The Moto Z9 on AT&T has some fairly standard messaging options. Perhaps not every service is supported, but users will find all the major options easily available. The phone choked sending an MMS message of a photo taken with the 2-megapixel camera, but the image wasn't that good anyway. Instant messaging and e-mail support are both included with various clients and presets, but Google is left out of both of those parties, which is fine for IM but surprising for e-mail, especially when some regional cable ISPs make the cut.

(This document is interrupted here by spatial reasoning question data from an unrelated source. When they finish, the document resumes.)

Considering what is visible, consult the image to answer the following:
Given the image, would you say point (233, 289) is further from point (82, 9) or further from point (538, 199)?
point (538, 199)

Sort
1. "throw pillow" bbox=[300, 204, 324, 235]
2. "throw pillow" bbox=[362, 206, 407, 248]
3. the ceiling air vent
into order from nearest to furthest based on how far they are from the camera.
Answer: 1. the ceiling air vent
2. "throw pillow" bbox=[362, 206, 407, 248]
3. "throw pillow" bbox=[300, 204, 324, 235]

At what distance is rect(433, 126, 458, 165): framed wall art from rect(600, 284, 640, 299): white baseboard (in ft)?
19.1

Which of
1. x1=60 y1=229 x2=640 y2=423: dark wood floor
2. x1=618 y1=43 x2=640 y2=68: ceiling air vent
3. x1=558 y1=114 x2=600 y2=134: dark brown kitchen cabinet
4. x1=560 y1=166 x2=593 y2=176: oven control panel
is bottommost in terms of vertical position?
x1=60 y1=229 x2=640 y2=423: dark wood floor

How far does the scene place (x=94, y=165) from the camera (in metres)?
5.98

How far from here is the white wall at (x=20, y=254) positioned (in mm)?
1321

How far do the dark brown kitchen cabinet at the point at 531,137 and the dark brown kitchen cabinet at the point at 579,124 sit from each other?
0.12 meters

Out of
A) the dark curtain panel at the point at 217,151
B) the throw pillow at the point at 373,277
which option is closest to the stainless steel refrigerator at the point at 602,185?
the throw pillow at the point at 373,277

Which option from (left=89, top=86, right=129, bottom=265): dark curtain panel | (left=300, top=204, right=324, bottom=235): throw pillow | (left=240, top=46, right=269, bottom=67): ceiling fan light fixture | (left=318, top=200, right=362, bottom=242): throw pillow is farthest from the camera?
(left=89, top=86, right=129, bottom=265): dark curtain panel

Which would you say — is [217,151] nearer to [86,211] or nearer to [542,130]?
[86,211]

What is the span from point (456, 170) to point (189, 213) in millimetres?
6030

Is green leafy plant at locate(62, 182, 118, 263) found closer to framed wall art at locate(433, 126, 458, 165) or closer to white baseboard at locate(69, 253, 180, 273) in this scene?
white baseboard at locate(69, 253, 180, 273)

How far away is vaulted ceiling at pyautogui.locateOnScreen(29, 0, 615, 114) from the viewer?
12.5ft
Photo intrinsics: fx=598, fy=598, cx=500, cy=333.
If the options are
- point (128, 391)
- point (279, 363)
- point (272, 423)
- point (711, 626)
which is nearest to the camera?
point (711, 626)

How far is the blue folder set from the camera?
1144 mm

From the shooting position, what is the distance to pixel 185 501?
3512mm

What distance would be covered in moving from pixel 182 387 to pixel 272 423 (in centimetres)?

Typing on the phone's keys wasn't especially pleasant, but wasn't as bad as we initially suspected it might be. The keys are flat, but still have plenty of give. Still, the active zone you can press isn't very wide, so it was easy to miss a letter entirely. The phone uses iTap for intuitive texting, but the autocomplete could use an overhaul. It suggested lazying and jazzing to complete our test message, neither of which are real words.

Music - Good

The music player on the Motorola Z9 is simple and ugly, but it has some nice features backing it up to improve the whole experience. We used a card synchronized with Windows Media Player, and all our tracks came through fine, including our Napster music, since this is an AT&T Music phone. We didn't find any music store on the device, so you'll have to sideload until AT&T starts pushing the download service. The phone had some nice preset EQ options that helped the sound a bit, and also supported playlists and various playback modes. Setting up stereo Bluetooth speakers was a snap, and the setup process was available from the media player menu, which made it even easier.

Video - Mediocre

The phone uses AT&T's Cellular Video for streaming clips, and we'd advise skipping this service. Videos may have loaded quickly thanks to the phone's fast networking, but clips looked horrible. At their smallest size, they still looked blurry, and blown up to full screen things obviously deteriorated. CNN was unwatchable, at least if captions are meaningful to your viewing experience. There were no speed issues, like we said, but at this point our standards are much higher, especially since we've seen the phones that run the upcoming AT&T Mobile TV service.

Camera - Good

Images taken with the Moto Z9 weren't horrible, and that's being generous to a camera phone. Colors were okay, but edges and details were fuzzy at best, and oversharpened at worst. Images were noisy, even at the camera's best settings. We did like that the camera isn't hidden by the slide, but with middling performance, and the fact that the camera crashed on us sending an MMS message, means we won't be relying on the lens for anything more than celebrity sightings.

Web browsing - Mediocre

Opening up the About page on the Web browser, we were shocked to find it was an Opera program. The quality was not up to what we've come to expect from Opera and the Opera Mini browsers. Pages were rendered in a pinched, mobile layout, and looked muddy and poor. Text styles came through poorly, and images, like our masthead, were blocky and pixilated. Nothing we found in the settings could improve the situation, either. We wish we could report a competent browser with a mini-map that takes advantage of the fast, HSDPA networking, but that isn't the case on the Moto Z9.

Navigation - Good

The Motorola Z9 is among the first phone's we're seeing with the newly rebranded AT&T Navigation service. It isn't much to get excited about, just the TeleNav navigation app with AT&T's name stuck on it. Our Z9 had a lot of trouble finding us at first in lower Manhattan, perhaps blocked by the tall buildings around us. But, once we got out of the city, it was fairly smooth sailing. The voice navigations were quick and accurate, and they tracked us nicely as we missed turn after turn. Eventually, on one harebrained trip, the navigation program simply gave up and told us we were off course, but we simply started our trip again from our current spot, and the directions resumed, no problem.


Price and availability

The Motorola Z9 is available now from AT&T for $200 with a contract agreement. A mail-in rebate of $50 is available, when signing up for a qualifying plan.